▶ [本文抜粋]:

地域移住&プロジェクト型とコミュニティ型
リビングシフト。
大きな流れは:
・産業構造と組織形態、働き方は時代に応じ変わっていくもの
・製造業が主流だった時代のヒエラルキー、マネジメント手法から
・ひとりひとりが自律的に考え、行動し、成果を生み出す形へ
・つまり、時間あたり生産性・作業効率という概念が変わっていくのだ
・では個人/企業/地域社会の幸せをどう考え、何を変えていけばよいか?
industryによってもちろん異なるが、これらの大きな潮流(重力)の中で、どう既存制度や共通認識をアジャストしていけるか、人事の腕の見せどころ。
p.118)コミュニティがポータブルになったことで、人々がより多くのコミュニティに所属できるようになった。(中略)実務的なメリットに加えて、そこに行けば誰かに会える、自分の居場所があるという感覚も大事なのだろうと思います。将来リモートワークの普及が進めば、問題になるのは人々の「孤独」だという予測もあるぐらいです。

[空間推論の記録]
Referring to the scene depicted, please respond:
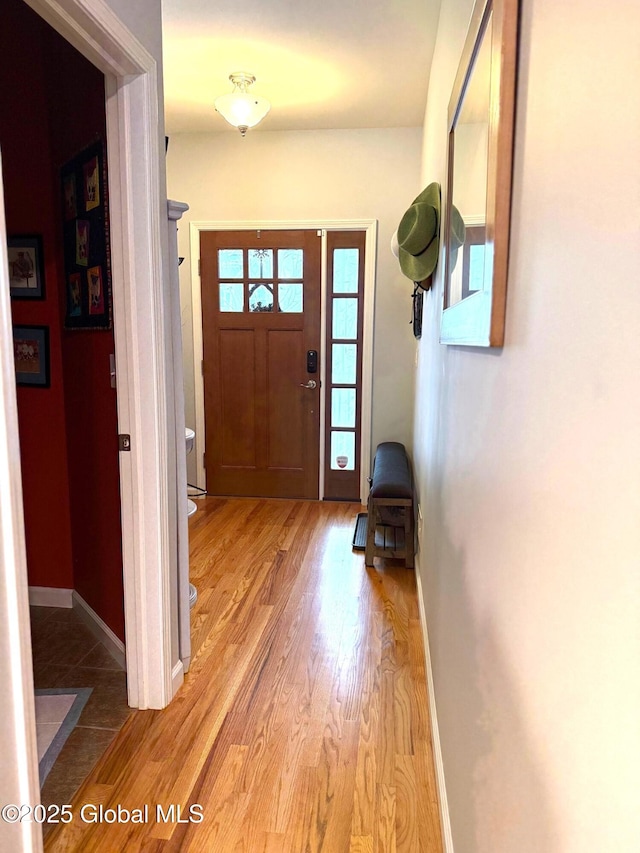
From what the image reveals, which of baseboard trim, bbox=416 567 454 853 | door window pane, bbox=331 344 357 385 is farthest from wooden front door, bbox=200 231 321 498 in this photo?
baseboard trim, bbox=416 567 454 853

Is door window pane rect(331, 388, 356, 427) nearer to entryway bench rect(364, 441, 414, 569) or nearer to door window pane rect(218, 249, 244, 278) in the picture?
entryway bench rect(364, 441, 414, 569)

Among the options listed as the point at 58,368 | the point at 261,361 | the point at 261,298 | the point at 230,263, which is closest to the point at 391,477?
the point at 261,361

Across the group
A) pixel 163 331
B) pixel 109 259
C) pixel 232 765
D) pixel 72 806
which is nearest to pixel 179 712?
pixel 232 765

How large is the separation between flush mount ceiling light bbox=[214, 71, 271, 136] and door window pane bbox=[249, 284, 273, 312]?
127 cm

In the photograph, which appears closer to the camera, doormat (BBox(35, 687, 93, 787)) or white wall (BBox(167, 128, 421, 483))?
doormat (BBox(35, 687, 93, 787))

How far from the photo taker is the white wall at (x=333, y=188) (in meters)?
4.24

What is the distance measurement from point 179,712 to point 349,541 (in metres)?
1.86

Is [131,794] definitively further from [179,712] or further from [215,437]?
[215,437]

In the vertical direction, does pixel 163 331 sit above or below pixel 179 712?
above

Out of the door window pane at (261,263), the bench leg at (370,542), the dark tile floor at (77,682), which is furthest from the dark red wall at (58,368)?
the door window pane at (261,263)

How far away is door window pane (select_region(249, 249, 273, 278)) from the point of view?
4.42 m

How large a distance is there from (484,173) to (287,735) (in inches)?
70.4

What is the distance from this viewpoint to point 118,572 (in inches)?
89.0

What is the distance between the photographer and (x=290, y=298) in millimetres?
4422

==

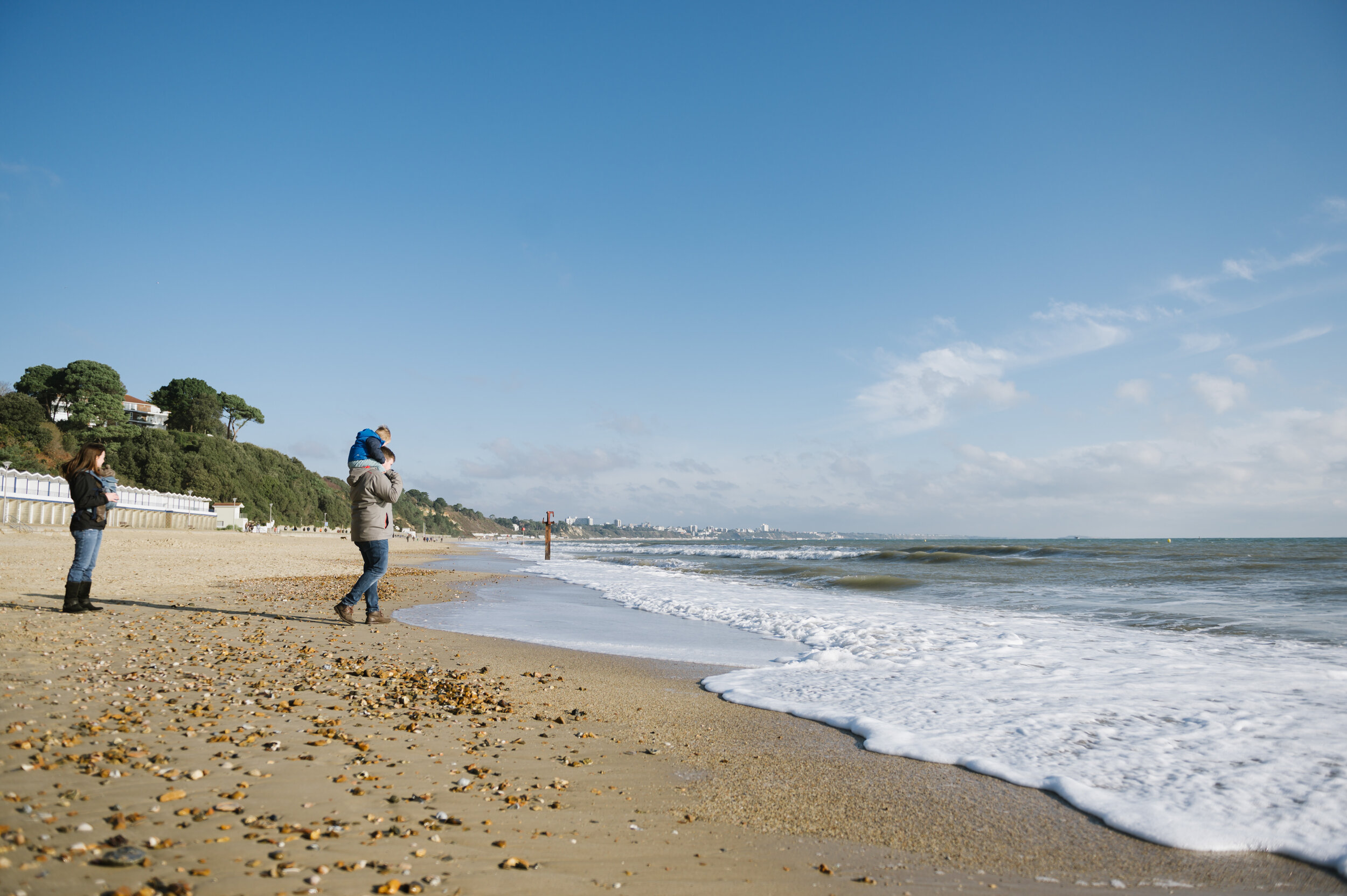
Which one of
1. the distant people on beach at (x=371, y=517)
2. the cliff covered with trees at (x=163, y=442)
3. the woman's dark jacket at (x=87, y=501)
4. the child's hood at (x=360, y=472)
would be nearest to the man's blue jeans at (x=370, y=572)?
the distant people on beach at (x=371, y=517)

▶ [課題]:
本文のうち、「p.118)コミュニティがポ」を含む語句から始め、「という予測もあるぐらいです。」で終わる部分を書き直してください。その際、「リモートワーク」を「在宅勤務」に置き換えてください。

▶ [解答結果]:
p.118)コミュニティがポータブルになったことで、人々がより多くのコミュニティに所属できるようになった。(中略)実務的なメリットに加えて、そこに行けば誰かに会える、自分の居場所があるという感覚も大事なのだろうと思います。将来在宅勤務の普及が進めば、問題になるのは人々の「孤独」だという予測もあるぐらいです。